A decade of austerity has brought this sharply into focus. Squeezed wages, shrinking services and social security cuts are leaving more and more families without a means to afford the basics for functioning minds and bodies. Half the school staff surveyed by the NEU felt that the situation of poverty inhibiting learning had worsened over the past three years, particularly in primary schools. No wonder. It has become the new normal for schools to be “an unofficial fourth emergency service” to try and plug the gap of growing deprivation. Staff now routinely report spending their own earnings on socks, tights and underwear for pupils. Food parcels given out by teachers are as standard now in some schools as physics class.
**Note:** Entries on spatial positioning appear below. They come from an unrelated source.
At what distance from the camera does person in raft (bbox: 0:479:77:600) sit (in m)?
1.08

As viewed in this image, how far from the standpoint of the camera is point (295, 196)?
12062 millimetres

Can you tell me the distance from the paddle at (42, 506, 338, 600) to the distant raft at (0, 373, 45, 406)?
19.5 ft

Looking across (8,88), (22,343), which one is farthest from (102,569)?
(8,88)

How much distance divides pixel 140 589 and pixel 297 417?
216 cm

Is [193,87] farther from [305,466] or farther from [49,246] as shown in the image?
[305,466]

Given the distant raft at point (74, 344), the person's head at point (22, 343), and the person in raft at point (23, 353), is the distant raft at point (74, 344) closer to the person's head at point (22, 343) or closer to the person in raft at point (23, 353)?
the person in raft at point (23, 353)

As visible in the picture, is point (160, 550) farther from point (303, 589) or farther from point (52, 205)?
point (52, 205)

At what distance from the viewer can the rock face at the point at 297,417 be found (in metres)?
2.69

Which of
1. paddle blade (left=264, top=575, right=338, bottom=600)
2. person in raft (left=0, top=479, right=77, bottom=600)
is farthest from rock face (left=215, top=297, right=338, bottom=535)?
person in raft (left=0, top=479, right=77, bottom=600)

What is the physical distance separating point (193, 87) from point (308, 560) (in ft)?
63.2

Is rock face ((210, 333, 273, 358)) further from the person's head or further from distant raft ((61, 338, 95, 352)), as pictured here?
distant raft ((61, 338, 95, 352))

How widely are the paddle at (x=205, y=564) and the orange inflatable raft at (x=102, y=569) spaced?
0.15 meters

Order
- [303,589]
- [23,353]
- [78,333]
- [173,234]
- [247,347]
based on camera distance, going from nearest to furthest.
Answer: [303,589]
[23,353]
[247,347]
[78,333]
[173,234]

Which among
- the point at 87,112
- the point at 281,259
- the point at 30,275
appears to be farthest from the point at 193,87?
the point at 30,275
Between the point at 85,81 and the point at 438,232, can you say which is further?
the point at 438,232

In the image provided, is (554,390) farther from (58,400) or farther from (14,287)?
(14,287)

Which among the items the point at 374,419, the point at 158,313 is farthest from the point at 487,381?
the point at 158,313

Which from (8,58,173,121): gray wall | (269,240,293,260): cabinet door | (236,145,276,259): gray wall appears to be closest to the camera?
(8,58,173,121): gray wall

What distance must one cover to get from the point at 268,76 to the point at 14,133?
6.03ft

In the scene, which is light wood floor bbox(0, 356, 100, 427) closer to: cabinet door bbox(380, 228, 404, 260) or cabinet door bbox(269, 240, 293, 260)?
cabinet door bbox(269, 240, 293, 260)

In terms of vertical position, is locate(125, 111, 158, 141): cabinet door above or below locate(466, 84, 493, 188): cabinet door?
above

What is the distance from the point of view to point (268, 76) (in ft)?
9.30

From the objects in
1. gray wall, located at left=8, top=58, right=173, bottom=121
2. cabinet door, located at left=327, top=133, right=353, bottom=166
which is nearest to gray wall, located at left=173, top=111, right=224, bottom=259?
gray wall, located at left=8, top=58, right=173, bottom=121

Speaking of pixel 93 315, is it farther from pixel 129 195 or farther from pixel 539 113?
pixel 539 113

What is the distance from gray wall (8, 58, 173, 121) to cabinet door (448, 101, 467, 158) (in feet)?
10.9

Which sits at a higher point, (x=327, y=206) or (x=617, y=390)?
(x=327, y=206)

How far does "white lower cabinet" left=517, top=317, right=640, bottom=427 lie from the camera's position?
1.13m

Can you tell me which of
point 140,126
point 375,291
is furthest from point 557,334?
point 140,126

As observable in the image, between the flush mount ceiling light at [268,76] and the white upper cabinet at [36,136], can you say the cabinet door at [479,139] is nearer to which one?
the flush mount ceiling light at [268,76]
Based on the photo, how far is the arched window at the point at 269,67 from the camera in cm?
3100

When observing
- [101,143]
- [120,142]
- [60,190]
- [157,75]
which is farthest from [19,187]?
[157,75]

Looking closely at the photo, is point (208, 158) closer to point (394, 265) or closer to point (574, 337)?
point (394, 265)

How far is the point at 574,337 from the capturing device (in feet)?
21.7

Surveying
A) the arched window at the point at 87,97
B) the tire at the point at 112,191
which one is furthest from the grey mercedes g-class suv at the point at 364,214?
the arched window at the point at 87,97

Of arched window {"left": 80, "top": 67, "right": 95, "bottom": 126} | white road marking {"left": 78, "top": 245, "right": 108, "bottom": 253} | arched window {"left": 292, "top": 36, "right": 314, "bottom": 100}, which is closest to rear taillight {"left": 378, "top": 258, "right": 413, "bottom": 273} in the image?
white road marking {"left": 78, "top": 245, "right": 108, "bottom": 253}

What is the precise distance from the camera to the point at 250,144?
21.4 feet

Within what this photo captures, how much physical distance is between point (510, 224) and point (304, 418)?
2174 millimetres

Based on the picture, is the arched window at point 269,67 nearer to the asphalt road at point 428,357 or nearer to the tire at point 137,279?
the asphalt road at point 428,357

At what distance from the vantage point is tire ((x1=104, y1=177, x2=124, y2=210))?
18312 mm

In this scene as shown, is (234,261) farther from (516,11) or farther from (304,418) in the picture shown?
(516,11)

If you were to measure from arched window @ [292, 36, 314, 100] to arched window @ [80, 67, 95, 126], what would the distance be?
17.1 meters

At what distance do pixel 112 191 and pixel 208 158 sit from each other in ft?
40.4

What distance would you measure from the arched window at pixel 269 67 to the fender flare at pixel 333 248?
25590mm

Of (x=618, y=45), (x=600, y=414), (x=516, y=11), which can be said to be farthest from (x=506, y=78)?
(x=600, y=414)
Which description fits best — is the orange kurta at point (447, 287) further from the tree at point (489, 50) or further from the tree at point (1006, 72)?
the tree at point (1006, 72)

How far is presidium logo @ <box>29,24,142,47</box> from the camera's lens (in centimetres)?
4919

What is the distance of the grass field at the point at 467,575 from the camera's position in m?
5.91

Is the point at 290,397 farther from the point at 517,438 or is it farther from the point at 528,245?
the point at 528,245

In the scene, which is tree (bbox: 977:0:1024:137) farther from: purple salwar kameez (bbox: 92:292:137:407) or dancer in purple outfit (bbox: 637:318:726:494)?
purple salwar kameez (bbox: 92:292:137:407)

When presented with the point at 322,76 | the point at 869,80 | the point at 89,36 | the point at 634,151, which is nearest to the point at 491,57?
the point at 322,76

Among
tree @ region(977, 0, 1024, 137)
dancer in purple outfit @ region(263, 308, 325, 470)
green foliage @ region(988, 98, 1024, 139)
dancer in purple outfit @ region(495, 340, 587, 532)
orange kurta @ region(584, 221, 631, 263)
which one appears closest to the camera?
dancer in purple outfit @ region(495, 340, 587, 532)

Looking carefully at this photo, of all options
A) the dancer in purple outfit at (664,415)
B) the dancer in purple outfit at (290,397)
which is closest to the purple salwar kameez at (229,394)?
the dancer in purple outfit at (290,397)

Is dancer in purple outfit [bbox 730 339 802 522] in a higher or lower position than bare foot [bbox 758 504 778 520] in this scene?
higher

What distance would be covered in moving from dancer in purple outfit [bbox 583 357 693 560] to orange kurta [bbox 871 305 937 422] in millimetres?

It is a lesson in how far cuts have spread that the same schools left to counter the effects of poverty on their pupils’ education are buckling under the weight of their own funding crisis. Just think of the pupil who starts the day hungry because her dad’s zero-hour contract didn’t pay out last week discovering that her school has to get rid of breakfast club because of budget shortfalls. The short-term effects of this are as obvious as they are brutal: what child can learn when they are hungry and tired? But it is the longer term impact that represents the greatest dereliction of duty.
Rising child poverty and a crumbling social fabric is not only robbing these young people of a decent childhood but of their futures too. Forget equal opportunity, an entire generation of low-income kids are being thrown on the scrapheap, left without the chance to build the skills to get through life; children who already had the odds rigged against them compared to their wealthier peers. Only the most backwards nation conducts itself in this manner, stifling the potential of millions of its population before they even get started.
If cost-cutting policies are at the heart of the struggle of low-income families, it is exacerbated by the belief that their disadvantage is paradoxically of their own making. Twenty years from now, the children who are falling asleep in class today because their mum has lost her in-work benefits will become the “feckless adults” blamed for their own hardship. It is far easier for a government to see certain people as “winners” and others as “losers”, “shirkers” and “workers”, to rank some kids as “gifted” and the rest as destined for a life on the breadline. As ministers watch an army of kids go to school hungry, that myth cannot salve their conscience.